## PASSAGE
>>>

Monday, January 24, 2011

Still Trying to Find Myself

No, not that way. I gave up that jejune exercise a long time ago, although I think a lot of people I know remain unconvinced. I mean I really have a hard time finding the self that is mine. I'm not so concerned with finding the essential me which might be expressed by style and a life's work leading to accomplishment. I just have a hard time actually believing that there's anyone me at home here.

There's been a lot written lately about traumatic brain injury survivors following on the Gabrielle Giffords shooting. It almost seems as though a shot to the head is not the quickest way to kill someone, despite assumptions we've all fostered on TV. Or to put it another way, there are lots of critical systems in the body, but there is also a lot of redundancy - proven by our ability to remain alive despite all sorts of outrages to the body - including in the brain.

The brain's analog would be a hologram, whose information is distributed throughout the substrate, but the more substrate, the sharper the image. So, with the brain, it turns out that we can still be ourselves despite radical attenuation of the brain's substrate. Naturally, there are critical regions and parts without which nothing much goes right.

As I was ruminating the other day, much of the brain's activity is alien to that self I seek. It seems to operate more quickly - the subliminal level seems to throw things up faster than I can process them. So this organizing principle, or is it principal, which makes some kind of sense out of all that random sensation seems closer to me. Some process of the brain, but not the brain itself. Maybe we stop being when the ratio tips upside down to where there is some sort of stalling in the information to be ordered.

<<<

## DATA EXCERPTS
>>>

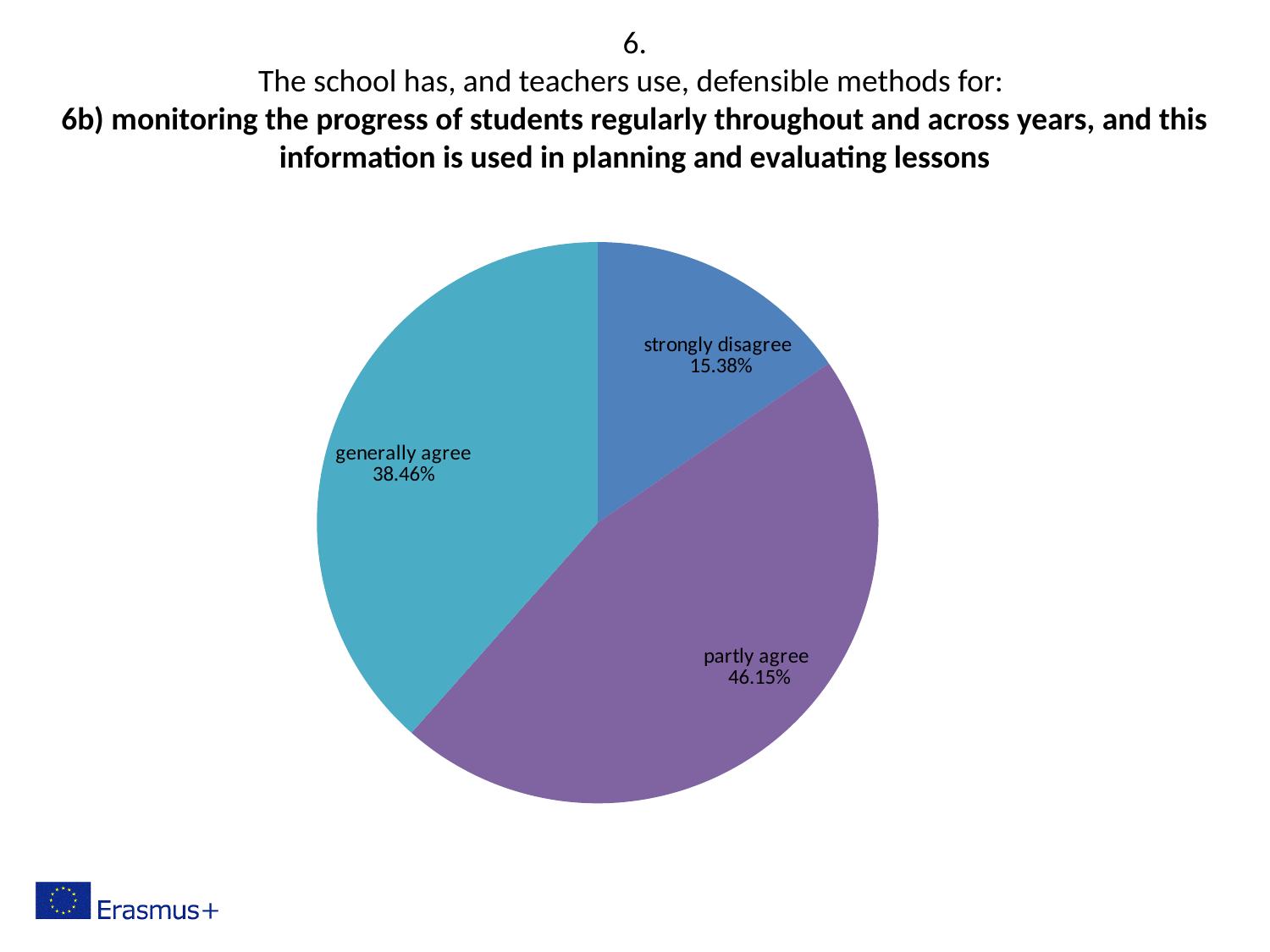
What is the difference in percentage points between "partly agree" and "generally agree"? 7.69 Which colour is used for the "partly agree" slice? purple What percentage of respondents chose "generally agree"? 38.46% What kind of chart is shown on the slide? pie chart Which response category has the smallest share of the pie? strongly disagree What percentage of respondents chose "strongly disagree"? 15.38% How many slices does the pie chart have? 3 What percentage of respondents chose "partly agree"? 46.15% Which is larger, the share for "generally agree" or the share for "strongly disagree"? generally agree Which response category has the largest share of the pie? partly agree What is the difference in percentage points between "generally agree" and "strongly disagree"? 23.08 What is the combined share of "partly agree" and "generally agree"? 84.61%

<<<
>>>

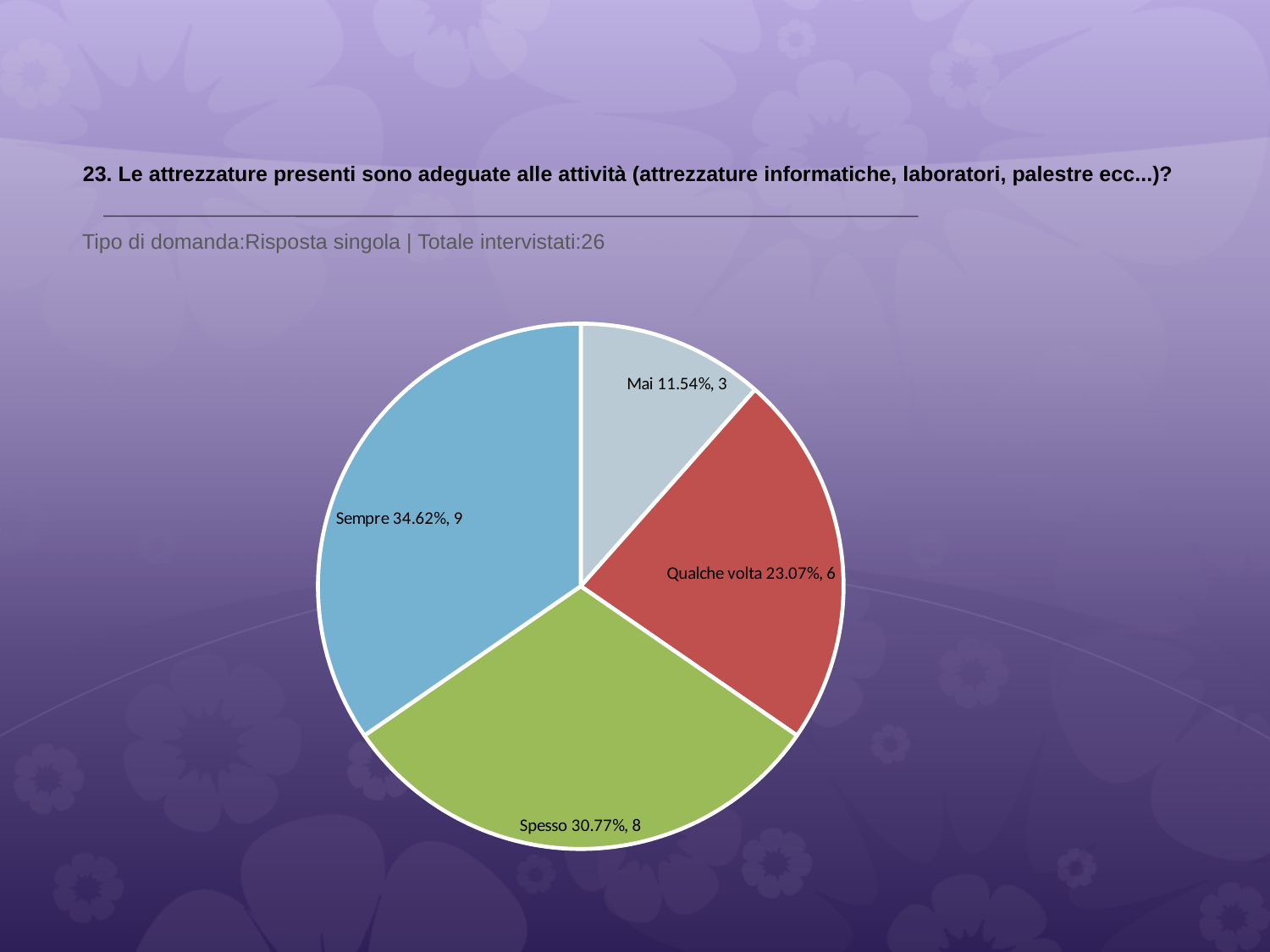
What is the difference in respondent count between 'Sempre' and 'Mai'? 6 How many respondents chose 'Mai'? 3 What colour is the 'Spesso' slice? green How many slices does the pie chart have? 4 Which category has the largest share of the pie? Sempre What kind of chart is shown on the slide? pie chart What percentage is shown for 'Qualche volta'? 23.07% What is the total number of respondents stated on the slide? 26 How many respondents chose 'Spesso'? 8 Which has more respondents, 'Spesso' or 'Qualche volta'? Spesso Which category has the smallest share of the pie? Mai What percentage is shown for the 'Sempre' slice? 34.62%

<<<

## TASK TO CARRY OUT
Continue the blog post about searching for a self within the brain, starting right after its final sentence.

## REPLY TO THE EXERCISE
I mean, if you think about it, we know that sensory deprivation leads to hallucinatory insanity - we seem to need the relative stability of a relatively unchanging world outside our heads. But on the other hand, if there is no motion there is no perception either. Our eyeballs bounce around to construct a stable and seamless reality "out there" and our brain fills in the gaps to where the seeming is still more enhanced.

We need to learn to see. "Above" seeing we need to learn to organize what we see, much of which will remain invisible until we have some kind of category for it. Eventually, we need some language to smooth our raw insights to some sort of conformity with those held by everyone else. And as we learn, many of these tasks move to someplace "beneath" our conscious attention, so that we can deploy that for higher order ordering.

It's funny (or NOT) how much of what gets called education relates to making conscious all that stuff which works better when it remains unconscious. Well, OK, so let's say someone has a lot of musical talent. If they want to play the violin, there's lots of technique to be focused on until the point where it can be fogotten and the focus is on the music.

But what waste for someone without musical talent. Well, unless you're a Chinese Tiger Mom, and then you might want to push the technique anyhow. And the very success of such efforts might do a lot to disprove certainties about "native talent."

But learning is about conforming what you can do to the way it's being done by others, and to the technologies which have evolved to enhance what you could do without them. Silent reading was impossible not so long ago, but now we've pushed those voices well back beneath our vocal apparatus.

It turns out that brain trauma survivability is partially a function of the mental power of the victim before the accident. For sure, we know that anyone who works out will look and be more physically fit. But being mentally fit is not always such a popular pursuit in American society, where anti-intellectualism often engenders a kind of inverse association between mental and physical virility.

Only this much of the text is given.